Every year about this time, Chaca, my 45+ year old female chaco tortoise lays an egg. Since Baby Atlas, my ~20 yo male chaco hasn't yet successfully mated with her, and her egging predated his arrival here by several years, the eggs have not been fertile. My two box 30+ yo turtles have also attempted to mate with her, as has Treppie (short for Intrepid), my now 9 yo captive bred desert tortoise. When Chaca is not receptive, all the boys can do is tilt themselves up against the back of her shell, and work fruitlessly (from a reproductive standpoint) away.

I feel bad that she has expended precious energy into forming the egg yolk and shelling it and squeezing out the surprisingly large egg, given the size of her vent (the opening through which all things pass out, and in, during mating). Then again, human females lay babies the size of good sized melons, so, every thing is relative, isn't it. Having myself passed only eggs, not babies, I'm not exactly one who can speak from personal experience. But given what I've seen, both of women and female reptiles, ouch! is an understatement.

This year, Chaca laid two round eggs, both slightly smaller than ping pong balls. I set them aside...well, okay, I buried them lightly in the soil substrate of
Tobago's enclosure, as I do every year, because I'm basically an idiot in hoping, "Well, maybe this one is different...". This year, by gosh, I was going to throw the egg out...but there they were, nice and round and white...and I couldn't. So, I buried them. But, as I walked away, thinking about them, it came to me.

Eggs in Hats.


Here is the first hat, a cute little number in slip-stitched turquoise and yellow, with a little tab at the top that I am particularly fond of recently in baby hats.
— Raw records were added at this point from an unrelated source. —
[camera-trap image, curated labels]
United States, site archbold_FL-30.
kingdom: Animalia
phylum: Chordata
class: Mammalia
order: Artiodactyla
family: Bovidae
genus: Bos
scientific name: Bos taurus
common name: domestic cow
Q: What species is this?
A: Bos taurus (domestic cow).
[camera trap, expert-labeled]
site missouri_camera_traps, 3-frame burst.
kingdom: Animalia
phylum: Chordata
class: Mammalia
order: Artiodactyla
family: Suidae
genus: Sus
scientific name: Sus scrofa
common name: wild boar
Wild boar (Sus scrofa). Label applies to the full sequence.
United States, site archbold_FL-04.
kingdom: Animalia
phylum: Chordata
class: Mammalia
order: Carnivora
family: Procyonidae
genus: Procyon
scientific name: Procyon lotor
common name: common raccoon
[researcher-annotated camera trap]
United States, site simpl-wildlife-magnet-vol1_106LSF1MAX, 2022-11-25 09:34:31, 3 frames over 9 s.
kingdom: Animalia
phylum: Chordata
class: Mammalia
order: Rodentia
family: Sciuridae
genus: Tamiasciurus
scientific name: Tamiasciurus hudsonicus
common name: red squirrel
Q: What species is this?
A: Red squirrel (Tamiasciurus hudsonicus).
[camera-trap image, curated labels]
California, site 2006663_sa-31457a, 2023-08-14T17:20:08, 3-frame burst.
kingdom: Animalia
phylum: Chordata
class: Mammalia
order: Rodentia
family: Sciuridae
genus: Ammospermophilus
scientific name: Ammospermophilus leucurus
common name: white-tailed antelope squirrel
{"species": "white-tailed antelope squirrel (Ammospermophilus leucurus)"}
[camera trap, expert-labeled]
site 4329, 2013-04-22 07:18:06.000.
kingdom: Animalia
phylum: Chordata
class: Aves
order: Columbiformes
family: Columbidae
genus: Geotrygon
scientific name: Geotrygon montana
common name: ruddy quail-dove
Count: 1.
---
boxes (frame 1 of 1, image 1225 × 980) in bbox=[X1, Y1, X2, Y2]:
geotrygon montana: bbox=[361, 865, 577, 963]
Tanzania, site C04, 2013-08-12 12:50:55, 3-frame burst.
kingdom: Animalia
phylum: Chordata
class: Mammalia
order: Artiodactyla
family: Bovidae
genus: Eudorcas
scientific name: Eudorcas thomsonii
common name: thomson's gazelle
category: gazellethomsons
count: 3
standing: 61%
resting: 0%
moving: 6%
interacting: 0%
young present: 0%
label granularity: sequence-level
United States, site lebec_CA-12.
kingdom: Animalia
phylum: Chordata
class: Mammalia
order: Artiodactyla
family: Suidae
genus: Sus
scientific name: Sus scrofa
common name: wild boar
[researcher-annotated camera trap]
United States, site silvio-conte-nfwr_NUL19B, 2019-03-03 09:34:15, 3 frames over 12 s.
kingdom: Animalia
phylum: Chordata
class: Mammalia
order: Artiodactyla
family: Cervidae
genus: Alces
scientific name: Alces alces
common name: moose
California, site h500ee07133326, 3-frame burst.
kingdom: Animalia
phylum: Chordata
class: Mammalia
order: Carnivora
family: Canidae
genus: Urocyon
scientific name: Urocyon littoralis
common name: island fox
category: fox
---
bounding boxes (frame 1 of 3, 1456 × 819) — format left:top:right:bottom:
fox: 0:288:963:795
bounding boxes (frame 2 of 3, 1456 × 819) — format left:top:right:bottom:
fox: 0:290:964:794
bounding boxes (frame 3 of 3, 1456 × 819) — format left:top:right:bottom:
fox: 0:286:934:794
I'll have you know that I knit this hat last night while the eggs were still buried in the soil, and so did not know if the hat would fit until I excavated the eggs this morning, washed them, and tried it on.

I'm thinking the second hat will be a mock fair isle or stripped number, made from the oodles of self-striping/patterning sock yarn I have left over from the 100 grams I need to buy to make my 80 gram pairs of socks (please may I have size 6 feet in my next life? It will be so much cheaper...as would a size 4 body, but that's another mantra...).